Nossa infância não foi tão perfeita como gostamos de lembrar, mas a nostalgia nos faz enxergar somente o lado bom do passado.
Redação | 22 de Junho de 2019 às 09:00
Como falar de infância sem mencionar que existe a palavra nostalgia que, por definição simples, é a “saudade de algo que aconteceu no passado” ou do passado como um todo. Em alguns casos ela pode vir acompanhada de certa melancolia.
Para muitos a febre da nostalgia começou com o e-mail, ou, melhor ainda, com o Power Point. Sim, essa mágica ferramenta do Windows que nos permite criar “belíssimas” apresentações em slides, com efeitos animados e música. As primeiras correntes intituladas “brinquedos dos anos 80″ começaram a pipocar em caixas de entrada no começo dos anos 2000. Há as que se referem aos anos 1960, 1970 etc.
Quão fantástica não foi a sensação de rever o boneco Fofão ou da Moranguinho, as molas coloridas que desciam escadas, Ataris & Mega Drives & Sega Saturnos & Super Nintendos, ioiôs da Coca-Cola e o não tão idoso assim, Tamagochi? Haja coração.
Depois, vieram as listas, como a produzida pelo site BuzzFeed, intitulada: “44 pequenas tragédias que só quem viveu no Brasil nos anos 1980 vai entender”. Eis alguns tópicos:
A fita do Atari não funcionava nem depois de você soprar.
Tanto os slides quanto as listas são, além de resgates da memória afetiva, tentativas de mostrar que a nostalgia que sentimos da infância é impossível de evitar.
Em pouco tempo teremos pipocando em nossas timelines as listas produzidas pelas crianças de hoje que, saudosas, evocarão Justin Biebers e afins, dirão coisas como “lembra como ‘A hora da aventura’ era o melhor desenho do mundo?” (Caverna do Dragão). Compartilharão imagens dos bonecos do Ben 10 em suas caixinhas de plástico que não esfarelam como as de papelão de décadas passadas, mas, ainda assim, terão se tornado artigos “vintage”. E por que é tão importante para nós reviver a infância?
Segundo o psicólogo americano Kevin Leman, autor do livro O que as lembranças de infância revelam sobre você (Ed. Mundo Cristão), os registros que ficam dos nossos primeiros anos de vida influenciam a pessoa que nos tornamos. Afinal, elas são essenciais para desvendar nosso verdadeiro eu e para cultivar relações mais saudáveis. Segundo Leman, essas memórias “permitem enxergar por trás de todas as fachadas e defesas, chegando ao fundo daquilo que a pessoa realmente é e não quem ela está tentando ser”.
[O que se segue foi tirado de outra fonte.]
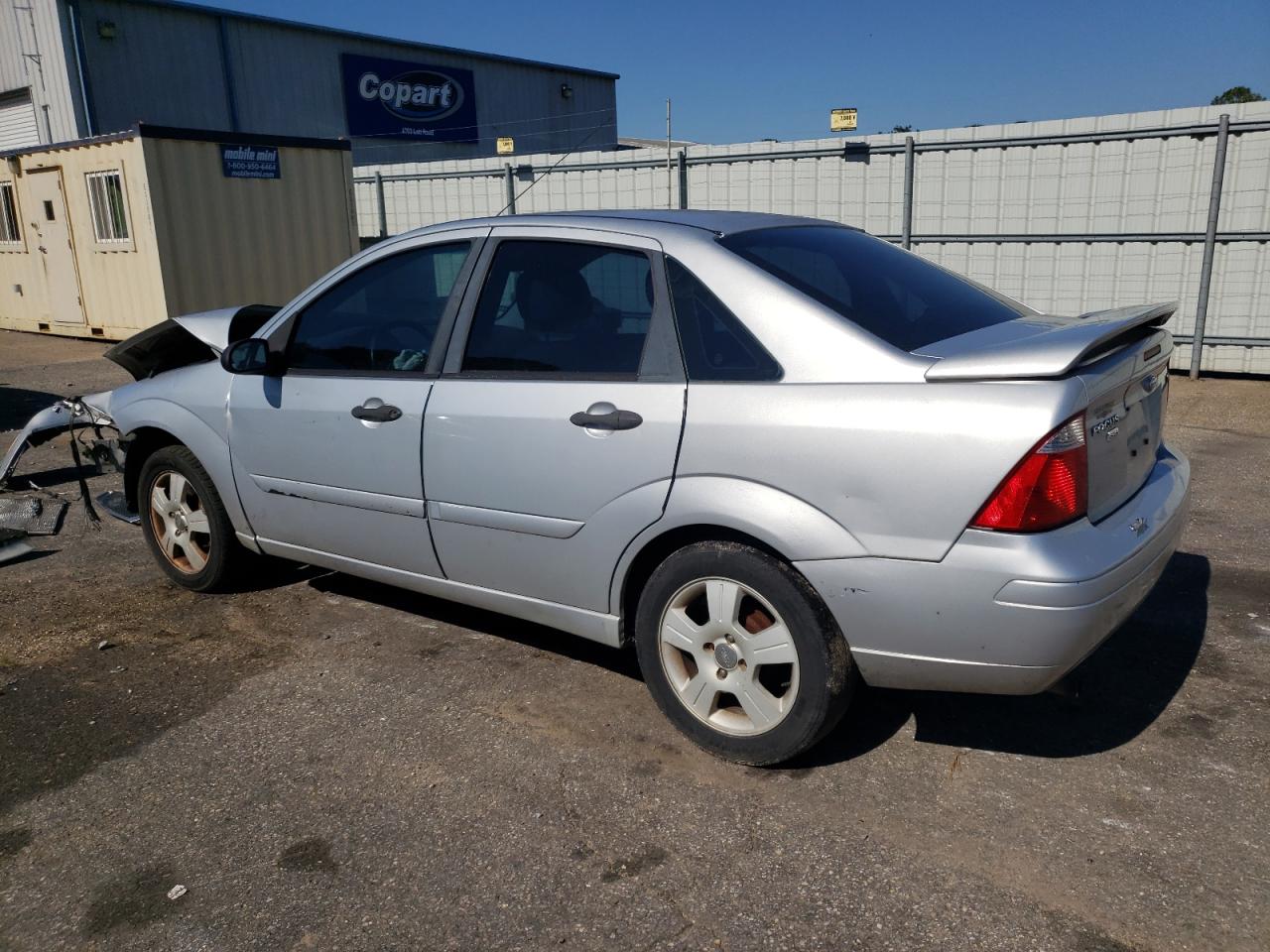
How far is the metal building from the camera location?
797 inches

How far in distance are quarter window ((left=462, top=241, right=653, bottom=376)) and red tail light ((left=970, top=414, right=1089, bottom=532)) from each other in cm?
119

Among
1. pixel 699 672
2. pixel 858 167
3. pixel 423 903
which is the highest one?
pixel 858 167

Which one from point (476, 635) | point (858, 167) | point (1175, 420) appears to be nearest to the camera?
point (476, 635)

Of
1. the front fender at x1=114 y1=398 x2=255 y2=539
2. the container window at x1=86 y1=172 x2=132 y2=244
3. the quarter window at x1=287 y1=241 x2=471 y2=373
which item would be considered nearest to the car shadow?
the quarter window at x1=287 y1=241 x2=471 y2=373

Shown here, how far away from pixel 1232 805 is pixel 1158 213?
884 cm

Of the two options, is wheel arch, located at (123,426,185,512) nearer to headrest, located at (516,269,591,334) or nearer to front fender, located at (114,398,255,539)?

É claro que a nossa infância sempre parecerá melhor do que a que vivem as crianças de hoje. Portanto, a nostalgia funciona como uma espécie de verniz sobre aquilo que vivemos, fazendo com que as experiências do passado quase sempre sejam vistas apenas pelo lado positivo. Ninguém se lembra de como eram frágeis os brinquedos. E também do quanto era difícil encontrá-los nas lojas. Eram poucas as opções de diversão para crianças nos anos 1980. Os problemas na escola desaparecem, a chatice dos pais torna-se parte do “ecossistema” de formação moral e social. As coisas que não pudemos fazer hoje vemos como mera contingência imposta pela época. E, por isso, sentindo nostalgia: nada seria mudado..
Mas a memória cria armadilhas e precisamos estar atentos, pois, crianças misturam fantasia e realidade. Se quisermos saber se tal memória corresponde ao que foi vivido, a dica é confirmar com quem estava lá. Sobretudo, mãe, pai, tio, amigos; muito embora cada um vá apresentar uma versão leve ou radicalmente diferente do mesmo fato. Cada um com seu ponto de vista, mas cabe a você reunir esses trechos de informação e tirar o saldo. “Tudo está ligado à lógica particular de cada pessoa”, explica Leman. Ao descobri-la, você então pode alterá-la a seu favor.
A compreensão das lembranças da infância, de acordo com o psicólogo, não apenas explica ações e reações no presente, como ajuda a direcionar comportamentos futuros. “Isso vai permitir avaliar, por exemplo, as marcas que seus filhos estarão carregando para a vida adulta. Aliás, fará com que você não desconte seus traumas neles”, diz Leman. Não se trata, portanto, de remoer o passado, mas de aprender a se relacionar com ele de maneira saudável, tornando-se uma pessoa mais serena e madura.